══ Text segment

It has been said many times that an internal combustion engine is nothing more than an air pump, and the more air it can pump, the more power it will make. As with any simplification, it is not all true, but it's a heck of a good place to start. Here, we are going to take a serious look at not only what it takes to get air through an engine, but also how to use it as effectively as possible on the way through.
The number-one flow restriction in any engine is within the cylinder head. Get air to effectively pass these restrictions and you are good to go. It's a big subject to cover, so to chop it down to more manageable bites, we are going to apply five basic rules:
1.Locate the point of greatest restriction, and work on that first.
2. Try to let the air move the way it wants to, not the way you think it should.
3. Air is heavier than you think. Keep the port velocity up and avoid redundant cross-sectional areas.
4. Mixture motion (swirl or tumble, or a combination of both) is important--do not ignore it.
5. Shape is all-important--a shiny finish is not.
Locate the Point of Greatest Restriction
Like it or not, the valves are part of the ports, and when they are closed their ability to flow is exactly zero. This means until they have opened quite a way, the valve is the main restriction to the engine's airflow. Even when the valve is at a decent lift, it still presents a tortuous path for the air to travel on its way into or out of the cylinder. Making a comparison of the valve's ability to flow compared to the rest of the port on a stock production small-block Chevy head demonstrates just how much of an impediment the valve is even when it is wide open.

════
══ Data records

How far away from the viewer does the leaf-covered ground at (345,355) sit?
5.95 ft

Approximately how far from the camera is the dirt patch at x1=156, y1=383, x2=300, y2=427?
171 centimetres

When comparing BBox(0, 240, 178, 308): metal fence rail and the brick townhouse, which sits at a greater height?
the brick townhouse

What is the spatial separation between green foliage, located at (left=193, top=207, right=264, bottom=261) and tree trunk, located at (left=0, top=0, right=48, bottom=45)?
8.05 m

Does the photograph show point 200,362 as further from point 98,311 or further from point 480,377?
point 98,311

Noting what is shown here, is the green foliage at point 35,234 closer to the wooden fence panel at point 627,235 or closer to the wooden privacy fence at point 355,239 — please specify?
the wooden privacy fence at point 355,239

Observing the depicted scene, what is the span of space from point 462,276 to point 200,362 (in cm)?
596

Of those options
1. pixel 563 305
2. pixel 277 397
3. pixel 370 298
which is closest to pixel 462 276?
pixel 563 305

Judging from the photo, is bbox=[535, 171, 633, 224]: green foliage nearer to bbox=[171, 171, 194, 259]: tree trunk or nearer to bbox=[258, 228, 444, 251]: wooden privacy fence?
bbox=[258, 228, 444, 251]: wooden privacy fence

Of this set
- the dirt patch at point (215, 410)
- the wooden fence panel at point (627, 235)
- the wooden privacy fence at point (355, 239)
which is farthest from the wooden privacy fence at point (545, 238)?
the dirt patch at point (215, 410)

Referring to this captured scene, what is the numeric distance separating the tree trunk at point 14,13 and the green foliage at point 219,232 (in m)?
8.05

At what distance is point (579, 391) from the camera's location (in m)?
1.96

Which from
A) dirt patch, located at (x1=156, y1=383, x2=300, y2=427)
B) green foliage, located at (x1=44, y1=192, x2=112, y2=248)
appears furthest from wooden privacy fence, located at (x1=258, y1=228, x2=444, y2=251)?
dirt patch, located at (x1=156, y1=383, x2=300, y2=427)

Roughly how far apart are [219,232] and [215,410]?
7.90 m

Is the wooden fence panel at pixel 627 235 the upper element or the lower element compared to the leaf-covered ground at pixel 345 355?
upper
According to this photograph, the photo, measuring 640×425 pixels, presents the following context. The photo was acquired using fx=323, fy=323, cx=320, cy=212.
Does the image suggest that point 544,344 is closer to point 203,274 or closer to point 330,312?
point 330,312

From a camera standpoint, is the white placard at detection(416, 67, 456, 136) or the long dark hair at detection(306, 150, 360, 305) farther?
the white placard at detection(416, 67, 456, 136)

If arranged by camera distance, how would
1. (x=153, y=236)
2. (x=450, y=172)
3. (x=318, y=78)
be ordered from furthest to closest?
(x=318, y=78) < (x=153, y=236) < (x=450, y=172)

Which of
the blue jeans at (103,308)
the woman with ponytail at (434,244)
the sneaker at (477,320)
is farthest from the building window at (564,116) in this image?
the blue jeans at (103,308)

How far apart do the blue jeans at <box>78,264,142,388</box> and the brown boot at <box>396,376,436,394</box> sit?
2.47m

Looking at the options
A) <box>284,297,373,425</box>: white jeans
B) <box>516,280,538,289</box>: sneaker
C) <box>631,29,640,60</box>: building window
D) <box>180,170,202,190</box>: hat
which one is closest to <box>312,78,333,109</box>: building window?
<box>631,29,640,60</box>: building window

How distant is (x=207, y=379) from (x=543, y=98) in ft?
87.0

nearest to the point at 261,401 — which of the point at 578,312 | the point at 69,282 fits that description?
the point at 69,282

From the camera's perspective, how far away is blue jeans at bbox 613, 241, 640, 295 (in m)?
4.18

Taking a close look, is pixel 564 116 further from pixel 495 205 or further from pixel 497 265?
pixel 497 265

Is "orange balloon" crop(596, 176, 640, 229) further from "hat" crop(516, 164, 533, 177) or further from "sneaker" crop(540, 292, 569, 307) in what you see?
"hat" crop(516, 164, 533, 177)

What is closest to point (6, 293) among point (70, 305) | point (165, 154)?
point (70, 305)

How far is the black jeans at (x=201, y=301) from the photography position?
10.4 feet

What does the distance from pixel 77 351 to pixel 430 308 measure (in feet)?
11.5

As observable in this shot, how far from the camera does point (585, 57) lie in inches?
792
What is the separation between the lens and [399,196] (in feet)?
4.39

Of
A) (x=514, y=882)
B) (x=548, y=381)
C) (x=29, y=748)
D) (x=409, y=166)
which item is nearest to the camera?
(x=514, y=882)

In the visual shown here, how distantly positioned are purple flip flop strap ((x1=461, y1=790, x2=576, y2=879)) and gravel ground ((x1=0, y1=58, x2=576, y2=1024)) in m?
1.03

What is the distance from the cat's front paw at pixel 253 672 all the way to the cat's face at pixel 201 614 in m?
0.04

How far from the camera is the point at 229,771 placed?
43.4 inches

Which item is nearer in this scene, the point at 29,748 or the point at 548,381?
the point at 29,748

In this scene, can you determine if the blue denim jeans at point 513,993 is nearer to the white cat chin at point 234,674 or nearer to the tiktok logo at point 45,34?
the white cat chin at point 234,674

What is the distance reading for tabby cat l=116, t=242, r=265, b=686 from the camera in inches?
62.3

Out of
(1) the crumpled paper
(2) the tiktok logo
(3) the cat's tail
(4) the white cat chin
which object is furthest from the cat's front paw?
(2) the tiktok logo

════

Tasks to carry out
1. In the engine airflow text, what has an internal combustion engine been said many times to be nothing more than?
2. Translate this sentence from the engine airflow text into Spanish: "Air is heavier than you think."
3. Print the part of the engine airflow text starting with "3. Air is heavier" and going on through "not ignore it.".

Results of the tasks
1. An air pump.

2. El aire es más pesado de lo que crees.

3.
3. Air is heavier than you think. Keep the port velocity up and avoid redundant cross-sectional areas.
4. Mixture motion (swirl or tumble, or a combination of both) is important--do not ignore it.